++++ Supplied passage ++++

Remembering Maya Angelou and Celebrating Creative Late Bloomers

by Michele Berger

It’s hard to believe that we lost the amazing Dr. Maya Angelou seven years ago. Dr. Angelou was a teacher, writer, healer and lover of life until the very end. I discovered her work in college and performed her poems “Still I Rise” and “Phenomenal Woman” with other powerful women at various gatherings. As a young woman, I found her work accessible, rich with positive female imagery, sensuous, and often jubilant.
Remembering her death has me reflecting on aging, writing, and being a creative “late bloomer”. What many people don’t know about Angelou, and I take great comfort in, is that she didn’t publish her first book until her early 40’s (although she aspired to do so earlier).
She was an actress and performer for many years and then left the United States in 1960 to live in Cairo, Egypt, where she served as editor of the English language weekly The Arab Observer. Her next stop, a year later, was to Ghana where she taught at the University of Ghana’s School of Music and Drama. She continued honing her writing there by working as a features editor for The African Review and also a writer for The Ghanaian Times.
She used her years abroad to great advantage by studying and taking classes in French, Spanish, Italian, Arabic, and the West African language Fanti. After her return to the States, with encouragement from her mentor, the esteemed James Baldwin, she started work on her famous memoir I Know Why the Caged Bird Sings, which became an international bestseller. And once those creative floodgates opened, she didn’t stop writing and produced seven memoirs in total (with an eighth underway at the time of her death), a cookbook, television and film scripts, music scores, and more.
Traditional publishing’s attention historically tends to skew toward younger writers. What writer doesn’t read with wonder and a bit of envy all of those annual lists announcing “Great Debut Authors Under Thirty”?

++++

To be done
**A)** Extract the part of the Maya Angelou essay starting with "It’s hard to" and going on through "do so earlier).", copying it word for word.
**B)** Continue the Maya Angelou essay from its final sentence.

++++ Provided information ++++

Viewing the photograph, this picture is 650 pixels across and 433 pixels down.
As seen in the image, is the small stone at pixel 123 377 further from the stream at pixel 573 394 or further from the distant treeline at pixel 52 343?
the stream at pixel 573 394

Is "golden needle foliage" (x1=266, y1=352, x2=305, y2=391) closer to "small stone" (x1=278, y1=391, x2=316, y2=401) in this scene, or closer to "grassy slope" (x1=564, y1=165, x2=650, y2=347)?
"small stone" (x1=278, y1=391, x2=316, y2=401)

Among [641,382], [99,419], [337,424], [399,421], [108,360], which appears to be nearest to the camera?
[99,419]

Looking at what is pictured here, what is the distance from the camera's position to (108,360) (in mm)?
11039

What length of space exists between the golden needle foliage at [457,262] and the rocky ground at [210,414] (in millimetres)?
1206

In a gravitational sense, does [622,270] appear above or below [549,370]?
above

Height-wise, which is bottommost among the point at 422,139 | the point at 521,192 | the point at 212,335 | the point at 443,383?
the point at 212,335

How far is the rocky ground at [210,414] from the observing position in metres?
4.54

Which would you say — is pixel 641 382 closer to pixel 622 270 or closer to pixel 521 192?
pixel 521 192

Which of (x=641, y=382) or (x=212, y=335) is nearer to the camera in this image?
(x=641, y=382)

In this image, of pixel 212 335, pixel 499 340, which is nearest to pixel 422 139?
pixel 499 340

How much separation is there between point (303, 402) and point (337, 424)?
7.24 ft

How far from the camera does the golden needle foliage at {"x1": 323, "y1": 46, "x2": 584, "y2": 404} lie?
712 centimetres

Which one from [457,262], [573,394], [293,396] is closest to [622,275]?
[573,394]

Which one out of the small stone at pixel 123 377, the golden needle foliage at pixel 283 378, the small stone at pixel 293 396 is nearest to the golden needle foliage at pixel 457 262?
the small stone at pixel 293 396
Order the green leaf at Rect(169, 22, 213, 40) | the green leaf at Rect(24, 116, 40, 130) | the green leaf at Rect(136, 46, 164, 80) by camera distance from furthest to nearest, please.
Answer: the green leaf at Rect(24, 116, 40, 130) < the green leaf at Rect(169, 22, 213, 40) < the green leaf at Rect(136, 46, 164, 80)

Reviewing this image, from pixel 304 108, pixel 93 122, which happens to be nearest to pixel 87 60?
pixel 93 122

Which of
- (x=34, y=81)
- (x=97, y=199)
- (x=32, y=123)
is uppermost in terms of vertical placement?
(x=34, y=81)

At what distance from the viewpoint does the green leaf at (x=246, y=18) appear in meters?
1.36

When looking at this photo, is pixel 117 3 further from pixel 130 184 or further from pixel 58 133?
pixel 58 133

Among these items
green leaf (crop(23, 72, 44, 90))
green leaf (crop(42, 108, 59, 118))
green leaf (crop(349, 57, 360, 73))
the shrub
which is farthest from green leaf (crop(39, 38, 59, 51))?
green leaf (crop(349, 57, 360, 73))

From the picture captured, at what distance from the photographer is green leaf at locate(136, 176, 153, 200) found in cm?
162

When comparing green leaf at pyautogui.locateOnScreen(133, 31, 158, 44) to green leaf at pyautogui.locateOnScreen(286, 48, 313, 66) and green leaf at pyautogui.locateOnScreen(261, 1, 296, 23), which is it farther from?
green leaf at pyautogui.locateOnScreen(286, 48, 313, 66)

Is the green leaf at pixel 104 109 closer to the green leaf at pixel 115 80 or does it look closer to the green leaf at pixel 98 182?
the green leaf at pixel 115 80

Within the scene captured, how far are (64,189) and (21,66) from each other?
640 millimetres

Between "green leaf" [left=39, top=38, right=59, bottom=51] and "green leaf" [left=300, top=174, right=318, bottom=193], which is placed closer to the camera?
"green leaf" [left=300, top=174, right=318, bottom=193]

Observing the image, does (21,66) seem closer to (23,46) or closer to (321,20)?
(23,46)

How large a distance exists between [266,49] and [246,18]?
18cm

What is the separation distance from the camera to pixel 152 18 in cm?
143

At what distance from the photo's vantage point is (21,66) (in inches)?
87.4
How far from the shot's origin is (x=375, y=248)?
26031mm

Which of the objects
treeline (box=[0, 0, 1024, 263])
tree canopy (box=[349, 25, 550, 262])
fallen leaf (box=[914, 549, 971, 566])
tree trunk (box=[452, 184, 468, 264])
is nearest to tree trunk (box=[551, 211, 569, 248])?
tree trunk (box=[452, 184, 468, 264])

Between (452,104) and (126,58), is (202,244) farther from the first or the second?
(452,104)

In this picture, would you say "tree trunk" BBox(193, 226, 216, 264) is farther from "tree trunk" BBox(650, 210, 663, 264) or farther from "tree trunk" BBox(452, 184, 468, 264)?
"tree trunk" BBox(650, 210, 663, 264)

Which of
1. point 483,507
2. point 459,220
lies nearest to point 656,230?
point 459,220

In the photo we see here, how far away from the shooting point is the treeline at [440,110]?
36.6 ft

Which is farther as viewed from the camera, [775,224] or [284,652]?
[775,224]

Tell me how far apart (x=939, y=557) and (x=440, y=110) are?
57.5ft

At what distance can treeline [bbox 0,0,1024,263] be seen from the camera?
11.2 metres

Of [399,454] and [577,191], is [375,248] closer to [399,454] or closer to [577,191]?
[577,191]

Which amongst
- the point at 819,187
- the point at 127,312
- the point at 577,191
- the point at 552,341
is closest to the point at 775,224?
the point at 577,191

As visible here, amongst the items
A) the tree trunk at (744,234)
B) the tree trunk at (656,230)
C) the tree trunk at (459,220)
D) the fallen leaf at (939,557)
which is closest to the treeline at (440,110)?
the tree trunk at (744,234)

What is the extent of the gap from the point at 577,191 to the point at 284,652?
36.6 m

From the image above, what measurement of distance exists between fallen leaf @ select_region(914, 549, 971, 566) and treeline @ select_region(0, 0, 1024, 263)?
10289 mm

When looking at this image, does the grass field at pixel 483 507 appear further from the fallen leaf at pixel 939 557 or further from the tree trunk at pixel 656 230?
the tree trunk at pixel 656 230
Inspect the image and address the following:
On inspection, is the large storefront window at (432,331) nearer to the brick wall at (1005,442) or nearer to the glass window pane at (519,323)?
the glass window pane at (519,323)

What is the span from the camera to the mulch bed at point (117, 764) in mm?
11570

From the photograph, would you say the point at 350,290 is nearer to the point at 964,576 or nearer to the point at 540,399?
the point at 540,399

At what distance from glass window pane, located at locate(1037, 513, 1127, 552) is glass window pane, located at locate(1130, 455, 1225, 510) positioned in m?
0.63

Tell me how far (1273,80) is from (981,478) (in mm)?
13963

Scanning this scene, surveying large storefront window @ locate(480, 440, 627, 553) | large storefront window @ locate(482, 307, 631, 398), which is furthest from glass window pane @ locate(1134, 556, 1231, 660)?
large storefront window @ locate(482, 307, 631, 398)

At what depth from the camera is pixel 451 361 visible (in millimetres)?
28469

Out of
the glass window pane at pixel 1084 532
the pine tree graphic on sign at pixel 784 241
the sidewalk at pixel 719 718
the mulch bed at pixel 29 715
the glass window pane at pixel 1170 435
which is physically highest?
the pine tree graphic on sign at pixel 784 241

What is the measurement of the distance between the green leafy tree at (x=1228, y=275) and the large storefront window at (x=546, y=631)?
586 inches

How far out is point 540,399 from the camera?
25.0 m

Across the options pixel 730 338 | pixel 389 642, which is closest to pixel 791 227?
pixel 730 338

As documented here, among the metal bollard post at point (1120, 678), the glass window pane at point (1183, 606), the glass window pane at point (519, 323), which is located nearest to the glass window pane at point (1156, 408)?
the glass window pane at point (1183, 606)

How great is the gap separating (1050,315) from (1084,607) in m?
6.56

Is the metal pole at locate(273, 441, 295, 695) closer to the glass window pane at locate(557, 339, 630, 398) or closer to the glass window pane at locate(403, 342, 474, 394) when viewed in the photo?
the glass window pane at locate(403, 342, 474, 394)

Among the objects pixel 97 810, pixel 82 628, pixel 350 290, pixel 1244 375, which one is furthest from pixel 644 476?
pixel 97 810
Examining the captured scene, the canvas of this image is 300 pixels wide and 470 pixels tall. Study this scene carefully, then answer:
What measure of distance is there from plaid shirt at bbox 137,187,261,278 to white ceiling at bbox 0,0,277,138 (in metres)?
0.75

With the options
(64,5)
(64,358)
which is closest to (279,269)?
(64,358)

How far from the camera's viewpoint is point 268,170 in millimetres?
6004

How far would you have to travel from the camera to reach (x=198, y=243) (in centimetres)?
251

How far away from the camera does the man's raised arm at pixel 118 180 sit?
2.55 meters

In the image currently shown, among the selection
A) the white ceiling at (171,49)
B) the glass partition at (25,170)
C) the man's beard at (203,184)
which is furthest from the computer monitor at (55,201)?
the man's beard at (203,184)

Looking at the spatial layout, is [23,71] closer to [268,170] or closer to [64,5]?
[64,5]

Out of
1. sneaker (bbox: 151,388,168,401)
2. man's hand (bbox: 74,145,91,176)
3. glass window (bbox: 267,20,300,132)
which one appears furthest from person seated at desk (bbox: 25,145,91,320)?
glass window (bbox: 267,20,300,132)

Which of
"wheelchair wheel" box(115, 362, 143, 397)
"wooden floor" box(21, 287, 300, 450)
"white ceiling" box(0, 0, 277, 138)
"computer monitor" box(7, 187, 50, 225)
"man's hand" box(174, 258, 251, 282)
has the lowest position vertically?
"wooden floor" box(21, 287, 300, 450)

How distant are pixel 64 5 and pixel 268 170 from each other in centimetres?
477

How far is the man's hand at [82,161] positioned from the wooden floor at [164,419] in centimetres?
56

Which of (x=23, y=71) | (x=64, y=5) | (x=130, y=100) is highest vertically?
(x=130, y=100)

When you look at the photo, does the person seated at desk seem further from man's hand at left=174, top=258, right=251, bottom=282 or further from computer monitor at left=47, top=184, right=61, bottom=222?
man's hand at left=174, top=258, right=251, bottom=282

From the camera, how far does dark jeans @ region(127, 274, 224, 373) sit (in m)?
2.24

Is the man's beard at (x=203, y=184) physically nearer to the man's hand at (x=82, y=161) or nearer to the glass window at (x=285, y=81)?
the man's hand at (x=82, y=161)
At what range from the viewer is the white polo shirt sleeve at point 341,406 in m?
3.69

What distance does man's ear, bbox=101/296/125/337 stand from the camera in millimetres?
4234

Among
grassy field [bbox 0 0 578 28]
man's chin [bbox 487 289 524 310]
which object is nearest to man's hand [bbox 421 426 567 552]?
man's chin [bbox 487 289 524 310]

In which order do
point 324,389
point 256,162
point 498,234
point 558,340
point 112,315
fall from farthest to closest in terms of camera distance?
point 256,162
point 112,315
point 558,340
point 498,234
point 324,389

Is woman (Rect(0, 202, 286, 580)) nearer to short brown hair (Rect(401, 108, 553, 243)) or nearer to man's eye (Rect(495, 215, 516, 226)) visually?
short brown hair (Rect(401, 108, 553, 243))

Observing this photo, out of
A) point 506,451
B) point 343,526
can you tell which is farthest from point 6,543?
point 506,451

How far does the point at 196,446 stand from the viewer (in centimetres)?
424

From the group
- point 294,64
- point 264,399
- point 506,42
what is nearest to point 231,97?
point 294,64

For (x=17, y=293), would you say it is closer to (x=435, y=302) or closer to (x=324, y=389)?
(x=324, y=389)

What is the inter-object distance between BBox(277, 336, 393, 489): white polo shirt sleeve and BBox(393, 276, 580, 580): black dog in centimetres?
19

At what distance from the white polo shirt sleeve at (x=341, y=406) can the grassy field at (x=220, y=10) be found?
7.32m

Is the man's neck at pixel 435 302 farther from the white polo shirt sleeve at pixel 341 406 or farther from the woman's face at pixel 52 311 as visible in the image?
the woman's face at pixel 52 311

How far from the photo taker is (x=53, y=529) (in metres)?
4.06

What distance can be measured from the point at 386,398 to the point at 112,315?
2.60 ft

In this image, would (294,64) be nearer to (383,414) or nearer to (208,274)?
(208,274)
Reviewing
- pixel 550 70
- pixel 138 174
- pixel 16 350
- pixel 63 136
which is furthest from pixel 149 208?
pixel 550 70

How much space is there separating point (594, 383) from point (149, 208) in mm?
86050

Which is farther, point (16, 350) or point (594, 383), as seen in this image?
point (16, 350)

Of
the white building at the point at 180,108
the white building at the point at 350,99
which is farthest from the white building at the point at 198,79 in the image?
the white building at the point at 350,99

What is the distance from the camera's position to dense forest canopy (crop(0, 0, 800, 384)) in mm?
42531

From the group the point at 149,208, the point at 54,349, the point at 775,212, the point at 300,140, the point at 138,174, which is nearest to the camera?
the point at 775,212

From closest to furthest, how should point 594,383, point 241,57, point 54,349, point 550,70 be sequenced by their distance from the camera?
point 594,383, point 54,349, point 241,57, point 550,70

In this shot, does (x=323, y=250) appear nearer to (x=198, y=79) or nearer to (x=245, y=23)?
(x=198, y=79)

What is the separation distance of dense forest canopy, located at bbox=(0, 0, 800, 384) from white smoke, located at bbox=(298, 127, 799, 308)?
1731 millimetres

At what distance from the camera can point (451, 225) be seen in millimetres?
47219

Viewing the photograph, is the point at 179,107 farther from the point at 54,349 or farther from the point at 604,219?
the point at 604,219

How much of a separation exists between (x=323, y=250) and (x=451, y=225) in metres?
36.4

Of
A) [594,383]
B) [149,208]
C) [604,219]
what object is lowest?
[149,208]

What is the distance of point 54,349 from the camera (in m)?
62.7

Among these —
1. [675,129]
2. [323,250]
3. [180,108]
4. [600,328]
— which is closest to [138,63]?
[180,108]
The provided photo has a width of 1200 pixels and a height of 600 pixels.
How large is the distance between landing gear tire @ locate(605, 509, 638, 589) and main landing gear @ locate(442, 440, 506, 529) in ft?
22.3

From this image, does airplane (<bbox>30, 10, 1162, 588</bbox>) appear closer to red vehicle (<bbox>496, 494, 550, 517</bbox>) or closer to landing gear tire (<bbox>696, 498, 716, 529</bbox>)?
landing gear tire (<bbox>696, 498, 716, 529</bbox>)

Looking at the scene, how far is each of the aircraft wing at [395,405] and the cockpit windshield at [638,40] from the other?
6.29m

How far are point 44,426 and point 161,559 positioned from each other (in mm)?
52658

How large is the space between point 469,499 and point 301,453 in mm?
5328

++++

Answers to each task
**A)**
It’s hard to believe that we lost the amazing Dr. Maya Angelou seven years ago. Dr. Angelou was a teacher, writer, healer and lover of life until the very end. I discovered her work in college and performed her poems “Still I Rise” and “Phenomenal Woman” with other powerful women at various gatherings. As a young woman, I found her work accessible, rich with positive female imagery, sensuous, and often jubilant.
Remembering her death has me reflecting on aging, writing, and being a creative “late bloomer”. What many people don’t know about Angelou, and I take great comfort in, is that she didn’t publish her first book until her early 40’s (although she aspired to do so earlier).

**B)**
When younger, I was convinced that something needed to happen at a particular age: 20, 25, or 38. I’m now less worried about age being a gauge of inner or outer success. I’ve come to appreciate that the path to your heart’s desire is rarely straight and narrow, nor is progress easily demarcated strictly by one’s age. I also now believe that creativity has no age limit and no expiration date. Indeed, as local author and former gallery owner Mariah Wheeler documents in her book Art at Last: It’s Never Too Late to Create, conversations with thirteen late-blooming artists, it’s never too late to “leave a legacy of meaning and depth.”
Angelou’s writing trajectory which blossomed later in life makes me grateful that in my early 40’s. I decided to make more space for my creative work. Now a decade later that decision has helped me flourish as a creative professional. I am also cheered by examples of writers including Sapphire, Amy Tan, and Toni Morrison who didn’t start their writing careers until their late thirties and early forties.
I Know Why the Caged Bird Sings is a remarkable memoir. The skill and focus it took to craft it might not have been possible if Angelou had not lived a full and complex life (i.e., sexual assault survivor, performance artist, world traveler, and teacher), and faced her internal demons and doubts as a mature woman.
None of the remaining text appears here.